The UN mission, which numbered 11,000 troops and civilians when first authorised, is expected to decline to around 130 administrators, police and military advisers.
For the past year there have been about 450 peacekeepers in the country. "They have been leaving over the last few days and all will be gone today," a UN spokeswoman in the East Timor capital Dili said on Friday.
She said security remained an issue in the country but added "there was more importance placed on the need to train and transfer knowledge to the police and border patrol units".
The peacekeeping mission will be replaced by the United Nations Office in Timor-Leste, or UNOTIL, which will operate until 20 May 2006, a UN statement said.
It will include 45 civilian advisers, 60 police advisers, 15 military advisers and 10 human rights officers.
The pullout of the last peacekeepers coincides with a visit to Jakarta by a team of UN legal experts who have started an inquiry into the 1999 bloodshed as well as Jakarta's accounting for the violence.
Mainly Catholic East Timor became independent in May 2002 after two and a half years of UN administration, closing the book on centuries of Portuguese colonial rule and 24 years of occupation by Indonesia, the world's most populous Muslim nation.
The UN stepped in to run the territory after the Timorese voted overwhelmingly in August 1999 to break free of Jakarta.

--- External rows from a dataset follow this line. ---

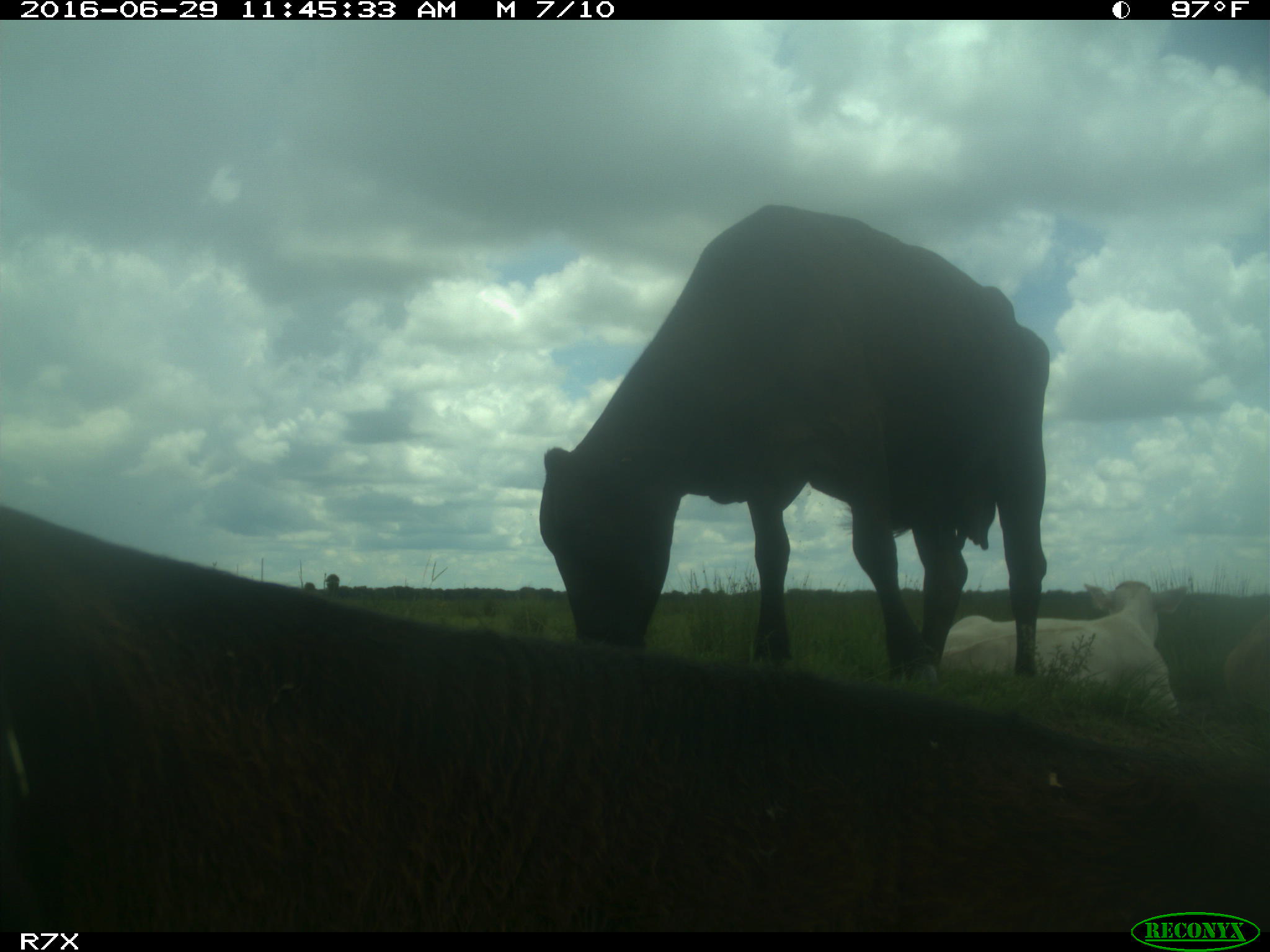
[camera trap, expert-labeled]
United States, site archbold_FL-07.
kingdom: Animalia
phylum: Chordata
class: Mammalia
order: Artiodactyla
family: Bovidae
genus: Bos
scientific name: Bos taurus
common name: domestic cow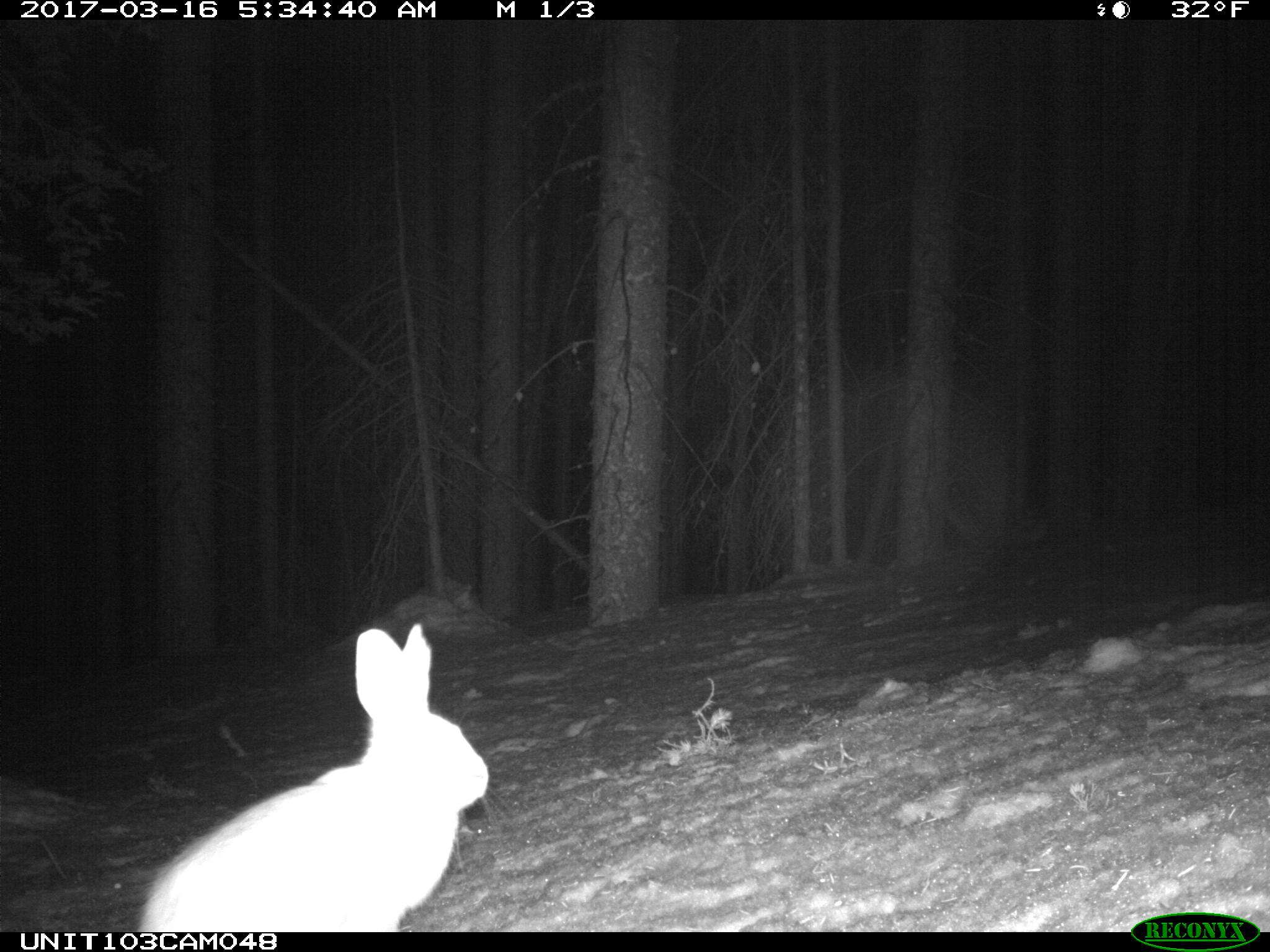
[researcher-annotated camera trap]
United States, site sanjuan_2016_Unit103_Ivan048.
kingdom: Animalia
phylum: Chordata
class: Mammalia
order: Lagomorpha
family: Leporidae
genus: Lepus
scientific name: Lepus americanus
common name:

The referendum result prompted a rampage by gangs backed by the Indonesian military that killed more than 1000 people.
The United States has been leading calls at the UN to end the mission in East Timor.
Washington, which pays more than a quarter of UN peacekeeping costs, said in February that East Timor was no longer an international security threat requiring peacekeepers.
But East Timor Prime Minister Mari Alkatiri asked UN Secretary-General Kofi Annan and Security Council members for one more year of UN help.
Annan warned the council that a hasty withdrawal could jeopardise the investment made by the international community to help the Timorese build their country.